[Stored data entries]
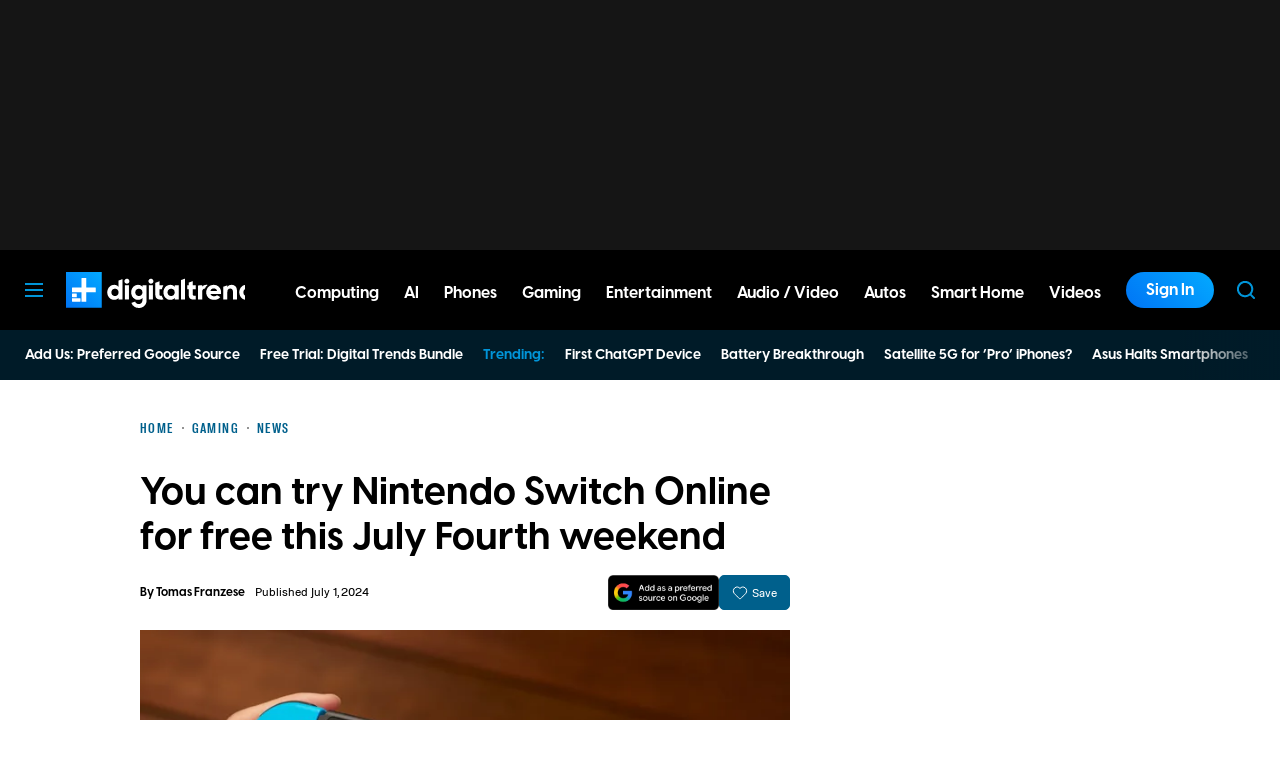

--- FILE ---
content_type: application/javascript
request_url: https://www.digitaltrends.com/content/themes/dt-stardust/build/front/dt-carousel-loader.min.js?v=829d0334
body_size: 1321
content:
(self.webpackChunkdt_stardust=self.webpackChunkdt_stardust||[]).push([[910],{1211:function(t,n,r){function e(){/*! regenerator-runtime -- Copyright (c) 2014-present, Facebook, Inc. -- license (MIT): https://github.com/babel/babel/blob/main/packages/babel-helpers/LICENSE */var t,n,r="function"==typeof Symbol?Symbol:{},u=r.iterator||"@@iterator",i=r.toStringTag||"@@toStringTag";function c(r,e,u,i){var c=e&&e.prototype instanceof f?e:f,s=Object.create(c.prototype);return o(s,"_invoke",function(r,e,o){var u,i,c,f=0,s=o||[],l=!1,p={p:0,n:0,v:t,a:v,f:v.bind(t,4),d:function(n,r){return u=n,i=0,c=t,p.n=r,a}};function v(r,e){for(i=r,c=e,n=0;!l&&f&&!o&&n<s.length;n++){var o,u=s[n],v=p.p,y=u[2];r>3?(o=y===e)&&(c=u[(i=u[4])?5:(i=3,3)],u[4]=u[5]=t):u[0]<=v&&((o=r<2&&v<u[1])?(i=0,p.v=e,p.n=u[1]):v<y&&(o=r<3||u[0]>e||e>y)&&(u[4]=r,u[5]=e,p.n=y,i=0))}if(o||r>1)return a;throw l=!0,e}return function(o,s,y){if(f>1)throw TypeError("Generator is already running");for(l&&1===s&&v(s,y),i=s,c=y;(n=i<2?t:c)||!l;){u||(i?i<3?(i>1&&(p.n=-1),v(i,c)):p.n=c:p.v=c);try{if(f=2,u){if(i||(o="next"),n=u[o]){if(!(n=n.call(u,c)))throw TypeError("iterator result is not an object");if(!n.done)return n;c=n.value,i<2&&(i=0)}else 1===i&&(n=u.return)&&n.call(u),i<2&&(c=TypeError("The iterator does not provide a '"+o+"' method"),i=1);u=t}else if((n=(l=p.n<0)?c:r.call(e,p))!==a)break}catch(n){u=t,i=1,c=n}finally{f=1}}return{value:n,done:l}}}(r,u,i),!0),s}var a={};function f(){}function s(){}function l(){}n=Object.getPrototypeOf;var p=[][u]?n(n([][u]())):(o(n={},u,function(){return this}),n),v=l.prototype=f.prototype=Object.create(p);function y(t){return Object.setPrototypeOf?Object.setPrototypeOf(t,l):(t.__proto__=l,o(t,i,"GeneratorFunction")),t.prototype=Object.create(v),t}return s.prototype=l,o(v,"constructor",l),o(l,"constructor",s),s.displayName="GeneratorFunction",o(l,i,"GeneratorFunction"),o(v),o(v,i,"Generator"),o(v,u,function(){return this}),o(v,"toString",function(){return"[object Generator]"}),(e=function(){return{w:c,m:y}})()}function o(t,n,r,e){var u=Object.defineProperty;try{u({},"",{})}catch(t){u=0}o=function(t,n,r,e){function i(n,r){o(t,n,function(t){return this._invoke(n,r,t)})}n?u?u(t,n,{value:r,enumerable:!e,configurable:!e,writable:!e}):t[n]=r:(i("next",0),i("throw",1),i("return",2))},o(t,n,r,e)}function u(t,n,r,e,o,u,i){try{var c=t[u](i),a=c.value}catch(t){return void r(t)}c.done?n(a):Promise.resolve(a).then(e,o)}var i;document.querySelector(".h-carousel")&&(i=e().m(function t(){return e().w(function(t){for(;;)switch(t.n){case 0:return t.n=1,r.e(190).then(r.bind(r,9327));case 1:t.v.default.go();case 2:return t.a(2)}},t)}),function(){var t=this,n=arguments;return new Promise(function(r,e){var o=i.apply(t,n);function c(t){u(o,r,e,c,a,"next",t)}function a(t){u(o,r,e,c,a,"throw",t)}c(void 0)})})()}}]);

...

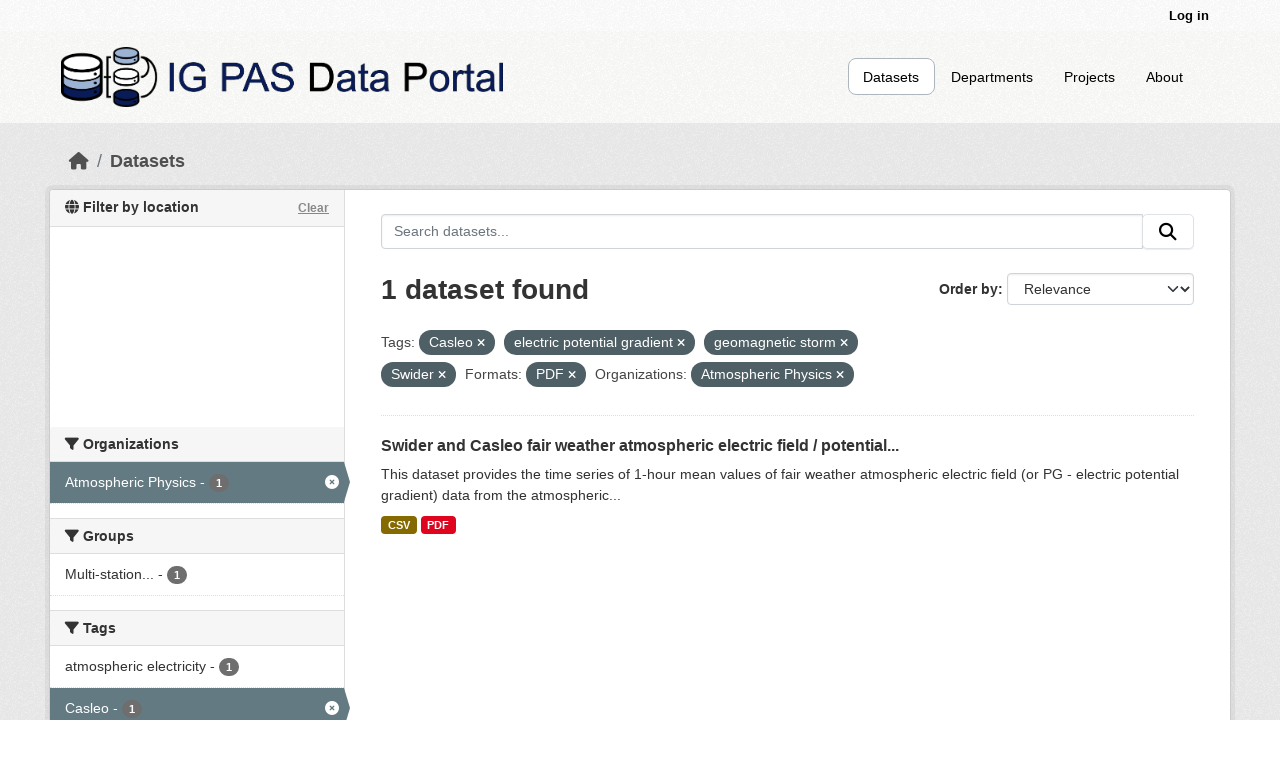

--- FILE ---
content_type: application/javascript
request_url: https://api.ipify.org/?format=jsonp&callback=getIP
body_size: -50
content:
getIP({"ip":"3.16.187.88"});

▶ PROBLEM
In the lines above, find each one with "getIP" and list it.

▶ WORKED SOLUTION
request_url: https://api.ipify.org/?format=jsonp&callback=getIP
getIP({"ip":"3.16.187.88"});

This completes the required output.